Celebrities, of course, are here one day and gone the next. Today’s most popular singers and TV stars are quickly forgotten, even reviled as passé seemingly overnight. Once a star isn’t “cool” anymore, he or she is dismissed. Or if, like Ozzy Osbourne or Paris Hilton, they refuse to be dismissed, they become objects of public ridicule. So when politicians leverage the entertainment world and take their campaigns to late night TV, effectively becoming celebrities themselves, it should not come as any shock if in a short period of time the public turns on them because, well, they’re just not “cool” anymore. And because they cannot be so easily dismissed or forgotten, since they (usually) serve their full terms, they must suffer public ridicule—almost as a matter of course, notwithstanding the merits or demerits of their policies.
Long before the 2008 election I predicted Obama would win, if only because he was the more telegenic of the two candidates. (Since 1960 the more telegenic candidate has won in every U.S. presidential election. So much for substance when it comes to American presidential politics….) I also expected that the Obama “cool” factor would wear off early in his term so that his policies would have to stand or fall on their own merits. Obama’s declining approval ratings and the furor over his health care plan have confirmed this. It appears that from here on out very little will come easy for this president, amazingly despite the Democrat majority in both houses of Congress. It will be interesting to see how he negotiates the rough road ahead when his celebrity currency of “cool” has all been spent.
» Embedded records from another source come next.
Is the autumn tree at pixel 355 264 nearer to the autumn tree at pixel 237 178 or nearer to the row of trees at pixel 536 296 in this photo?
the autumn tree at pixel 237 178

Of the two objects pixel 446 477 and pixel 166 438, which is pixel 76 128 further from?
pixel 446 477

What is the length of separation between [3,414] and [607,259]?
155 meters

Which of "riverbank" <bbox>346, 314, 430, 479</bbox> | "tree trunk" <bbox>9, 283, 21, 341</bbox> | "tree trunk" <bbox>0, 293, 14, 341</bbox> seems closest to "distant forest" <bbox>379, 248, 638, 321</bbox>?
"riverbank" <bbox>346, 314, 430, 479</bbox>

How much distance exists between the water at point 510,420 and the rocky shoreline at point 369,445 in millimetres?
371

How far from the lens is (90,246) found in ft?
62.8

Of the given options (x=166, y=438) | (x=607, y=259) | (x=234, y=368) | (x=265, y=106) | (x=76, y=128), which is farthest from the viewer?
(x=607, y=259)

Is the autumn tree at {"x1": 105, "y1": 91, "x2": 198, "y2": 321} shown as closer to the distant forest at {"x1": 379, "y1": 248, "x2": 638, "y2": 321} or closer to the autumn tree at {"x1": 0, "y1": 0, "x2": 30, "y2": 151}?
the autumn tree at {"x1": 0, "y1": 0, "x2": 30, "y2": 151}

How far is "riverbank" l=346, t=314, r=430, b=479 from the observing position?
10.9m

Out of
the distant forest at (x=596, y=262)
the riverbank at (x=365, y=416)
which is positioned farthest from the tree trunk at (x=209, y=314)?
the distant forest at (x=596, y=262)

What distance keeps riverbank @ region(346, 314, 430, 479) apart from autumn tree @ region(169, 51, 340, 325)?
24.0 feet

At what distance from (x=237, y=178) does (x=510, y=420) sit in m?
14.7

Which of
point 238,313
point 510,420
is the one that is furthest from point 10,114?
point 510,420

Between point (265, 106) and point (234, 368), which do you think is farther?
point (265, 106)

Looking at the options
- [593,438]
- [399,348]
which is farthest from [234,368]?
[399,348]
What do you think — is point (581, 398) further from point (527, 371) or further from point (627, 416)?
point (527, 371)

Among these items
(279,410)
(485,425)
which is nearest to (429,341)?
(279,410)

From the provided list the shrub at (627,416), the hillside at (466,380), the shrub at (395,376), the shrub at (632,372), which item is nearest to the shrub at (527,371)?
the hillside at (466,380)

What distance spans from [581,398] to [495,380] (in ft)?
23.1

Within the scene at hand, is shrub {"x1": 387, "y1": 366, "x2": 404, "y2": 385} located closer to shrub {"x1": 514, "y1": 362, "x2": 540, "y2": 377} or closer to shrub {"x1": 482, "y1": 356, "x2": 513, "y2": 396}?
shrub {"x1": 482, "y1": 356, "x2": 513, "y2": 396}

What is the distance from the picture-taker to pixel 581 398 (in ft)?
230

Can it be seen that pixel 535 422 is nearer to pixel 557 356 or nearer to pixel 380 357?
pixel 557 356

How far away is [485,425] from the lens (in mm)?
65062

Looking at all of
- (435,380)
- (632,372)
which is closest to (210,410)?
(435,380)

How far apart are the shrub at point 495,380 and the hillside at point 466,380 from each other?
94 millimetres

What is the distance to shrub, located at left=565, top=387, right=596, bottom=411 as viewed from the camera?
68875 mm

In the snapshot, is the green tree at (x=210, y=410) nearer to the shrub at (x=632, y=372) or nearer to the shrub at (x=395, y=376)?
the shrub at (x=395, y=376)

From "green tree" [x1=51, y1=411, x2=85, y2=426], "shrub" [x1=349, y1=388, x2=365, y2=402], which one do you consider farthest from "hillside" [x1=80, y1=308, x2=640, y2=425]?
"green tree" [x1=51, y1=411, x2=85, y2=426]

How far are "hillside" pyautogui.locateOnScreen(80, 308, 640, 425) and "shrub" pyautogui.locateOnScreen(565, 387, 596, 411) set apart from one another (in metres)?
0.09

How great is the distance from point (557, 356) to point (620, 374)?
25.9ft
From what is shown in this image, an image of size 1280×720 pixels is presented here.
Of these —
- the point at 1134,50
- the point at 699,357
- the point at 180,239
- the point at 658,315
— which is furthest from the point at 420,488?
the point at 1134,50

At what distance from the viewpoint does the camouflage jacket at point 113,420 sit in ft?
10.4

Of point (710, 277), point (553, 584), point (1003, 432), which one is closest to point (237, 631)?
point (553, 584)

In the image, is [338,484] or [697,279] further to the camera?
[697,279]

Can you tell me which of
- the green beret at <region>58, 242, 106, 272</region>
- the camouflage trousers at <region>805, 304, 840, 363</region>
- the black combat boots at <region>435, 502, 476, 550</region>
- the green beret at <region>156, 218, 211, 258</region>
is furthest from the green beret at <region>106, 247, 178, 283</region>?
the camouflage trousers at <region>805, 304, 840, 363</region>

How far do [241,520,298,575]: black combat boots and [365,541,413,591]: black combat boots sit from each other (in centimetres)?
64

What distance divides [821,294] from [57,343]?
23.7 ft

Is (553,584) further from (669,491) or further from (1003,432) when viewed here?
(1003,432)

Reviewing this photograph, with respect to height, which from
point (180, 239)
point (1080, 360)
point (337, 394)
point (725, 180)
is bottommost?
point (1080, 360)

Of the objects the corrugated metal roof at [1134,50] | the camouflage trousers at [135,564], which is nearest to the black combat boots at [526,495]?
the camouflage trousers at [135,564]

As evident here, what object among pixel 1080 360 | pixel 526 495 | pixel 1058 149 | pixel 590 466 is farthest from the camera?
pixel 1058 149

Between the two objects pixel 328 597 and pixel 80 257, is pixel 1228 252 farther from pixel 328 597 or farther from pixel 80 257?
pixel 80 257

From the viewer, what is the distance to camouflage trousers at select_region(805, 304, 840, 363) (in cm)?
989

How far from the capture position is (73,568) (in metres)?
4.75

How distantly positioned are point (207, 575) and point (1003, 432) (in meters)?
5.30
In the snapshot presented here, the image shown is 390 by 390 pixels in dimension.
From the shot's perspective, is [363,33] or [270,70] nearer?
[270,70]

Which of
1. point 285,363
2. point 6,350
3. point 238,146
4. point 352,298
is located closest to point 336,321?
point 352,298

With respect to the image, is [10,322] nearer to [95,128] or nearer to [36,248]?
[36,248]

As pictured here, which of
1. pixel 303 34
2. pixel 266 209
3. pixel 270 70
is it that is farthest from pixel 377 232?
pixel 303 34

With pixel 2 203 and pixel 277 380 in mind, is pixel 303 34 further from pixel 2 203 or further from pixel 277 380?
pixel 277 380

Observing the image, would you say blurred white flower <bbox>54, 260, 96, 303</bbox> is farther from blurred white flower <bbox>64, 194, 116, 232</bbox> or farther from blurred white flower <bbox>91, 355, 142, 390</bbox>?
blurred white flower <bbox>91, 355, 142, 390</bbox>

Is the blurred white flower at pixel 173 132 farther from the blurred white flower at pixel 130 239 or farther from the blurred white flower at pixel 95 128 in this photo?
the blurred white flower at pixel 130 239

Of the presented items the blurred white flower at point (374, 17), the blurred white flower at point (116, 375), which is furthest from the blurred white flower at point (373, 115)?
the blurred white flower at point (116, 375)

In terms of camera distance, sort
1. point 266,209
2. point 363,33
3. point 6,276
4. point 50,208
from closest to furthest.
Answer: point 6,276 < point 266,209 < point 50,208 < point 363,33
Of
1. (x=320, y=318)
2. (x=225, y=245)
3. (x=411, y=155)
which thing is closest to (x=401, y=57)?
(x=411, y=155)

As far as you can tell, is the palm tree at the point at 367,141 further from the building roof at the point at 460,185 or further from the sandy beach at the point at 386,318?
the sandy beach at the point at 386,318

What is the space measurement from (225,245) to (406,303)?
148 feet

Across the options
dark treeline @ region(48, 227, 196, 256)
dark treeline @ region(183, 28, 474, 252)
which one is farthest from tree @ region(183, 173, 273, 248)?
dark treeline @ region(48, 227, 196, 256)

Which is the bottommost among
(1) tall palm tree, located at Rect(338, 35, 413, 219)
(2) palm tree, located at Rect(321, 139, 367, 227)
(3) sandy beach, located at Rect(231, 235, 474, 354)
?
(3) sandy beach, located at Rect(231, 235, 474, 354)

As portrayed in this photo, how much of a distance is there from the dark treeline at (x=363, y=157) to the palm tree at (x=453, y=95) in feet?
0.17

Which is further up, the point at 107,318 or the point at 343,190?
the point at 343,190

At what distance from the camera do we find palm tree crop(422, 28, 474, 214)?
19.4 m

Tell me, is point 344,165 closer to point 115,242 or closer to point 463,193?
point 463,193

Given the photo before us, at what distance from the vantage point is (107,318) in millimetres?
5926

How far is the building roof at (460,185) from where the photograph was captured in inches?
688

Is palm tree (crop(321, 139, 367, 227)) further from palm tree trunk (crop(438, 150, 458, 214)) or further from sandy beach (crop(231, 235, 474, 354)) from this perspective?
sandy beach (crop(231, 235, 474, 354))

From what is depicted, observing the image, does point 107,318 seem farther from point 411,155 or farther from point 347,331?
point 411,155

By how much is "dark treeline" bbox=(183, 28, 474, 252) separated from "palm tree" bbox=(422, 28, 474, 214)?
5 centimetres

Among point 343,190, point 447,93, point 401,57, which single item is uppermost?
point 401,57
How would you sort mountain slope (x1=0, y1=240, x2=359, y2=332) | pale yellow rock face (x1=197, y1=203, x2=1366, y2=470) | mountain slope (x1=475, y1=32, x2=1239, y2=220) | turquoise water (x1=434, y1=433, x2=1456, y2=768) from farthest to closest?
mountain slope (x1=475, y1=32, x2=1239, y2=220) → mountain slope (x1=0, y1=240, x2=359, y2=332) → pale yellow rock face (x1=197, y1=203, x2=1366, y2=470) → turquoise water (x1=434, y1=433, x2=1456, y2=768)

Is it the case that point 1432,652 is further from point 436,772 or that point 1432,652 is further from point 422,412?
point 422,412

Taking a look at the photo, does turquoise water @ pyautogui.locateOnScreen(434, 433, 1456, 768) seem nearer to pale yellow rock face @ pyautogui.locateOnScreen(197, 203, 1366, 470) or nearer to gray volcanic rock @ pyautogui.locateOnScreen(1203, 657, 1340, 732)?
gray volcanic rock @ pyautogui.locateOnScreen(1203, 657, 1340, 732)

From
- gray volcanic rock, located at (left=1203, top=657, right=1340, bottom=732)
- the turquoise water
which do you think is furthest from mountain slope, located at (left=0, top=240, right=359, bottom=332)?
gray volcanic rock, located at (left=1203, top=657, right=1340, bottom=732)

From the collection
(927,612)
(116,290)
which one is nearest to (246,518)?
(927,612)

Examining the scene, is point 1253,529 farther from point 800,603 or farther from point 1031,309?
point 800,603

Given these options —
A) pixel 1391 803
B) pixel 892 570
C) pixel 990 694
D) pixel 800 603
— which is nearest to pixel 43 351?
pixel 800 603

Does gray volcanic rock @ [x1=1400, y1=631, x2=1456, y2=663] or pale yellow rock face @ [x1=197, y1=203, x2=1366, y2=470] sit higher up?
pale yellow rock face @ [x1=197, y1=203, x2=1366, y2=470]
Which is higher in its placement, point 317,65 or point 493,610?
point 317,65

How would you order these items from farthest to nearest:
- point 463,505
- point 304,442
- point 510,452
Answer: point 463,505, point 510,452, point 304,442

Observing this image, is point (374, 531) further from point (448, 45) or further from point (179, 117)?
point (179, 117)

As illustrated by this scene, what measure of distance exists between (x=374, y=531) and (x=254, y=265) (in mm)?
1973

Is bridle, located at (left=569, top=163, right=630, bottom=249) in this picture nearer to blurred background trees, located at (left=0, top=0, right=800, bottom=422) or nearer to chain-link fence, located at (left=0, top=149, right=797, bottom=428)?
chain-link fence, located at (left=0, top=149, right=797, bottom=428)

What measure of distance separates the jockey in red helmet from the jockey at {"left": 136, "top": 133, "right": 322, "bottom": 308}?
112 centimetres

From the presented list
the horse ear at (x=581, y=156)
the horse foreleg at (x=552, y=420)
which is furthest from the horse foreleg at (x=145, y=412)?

Thanks for your thoughts, Jim. I’ve got a quick question in follow-up: do you think we’re stuck with celebrity/telegenic leaders or is there a feasible way out?
I always thought Bob Dole was quite good looking . . .
I did not consider George W. more telegenic than either candidate he opposed in 2000 or 2004.
The polls I saw that tracked candidates’ physical attractiveness in both 2000 and 2004 gave Bush the edge–especially among women. Bush was strongly preferred over Kerry and slightly over Gore. But, naturally, you are entitled to your personal preferences. I actually think Bush was the best-looking U.S. president since JFK, who might have been the most handsome chief executive ever, with the possible exception of Millard Filmore, of course.
I agree that Bob Dole was a stud in his younger years. And he certainly aged better than, say, Elvis or Marlon Brando.
Good question. I’m not too hopeful that American fixation with celebrity will fade anytime soon. And I don’t see a way out so long as we remain so image-obsessed as a culture. But I’d love to a proposal as to how this trend in politics might be resisted. As it is in personal relationships, so it goes in public life: a preoccupation with appearances is a dangerous vice.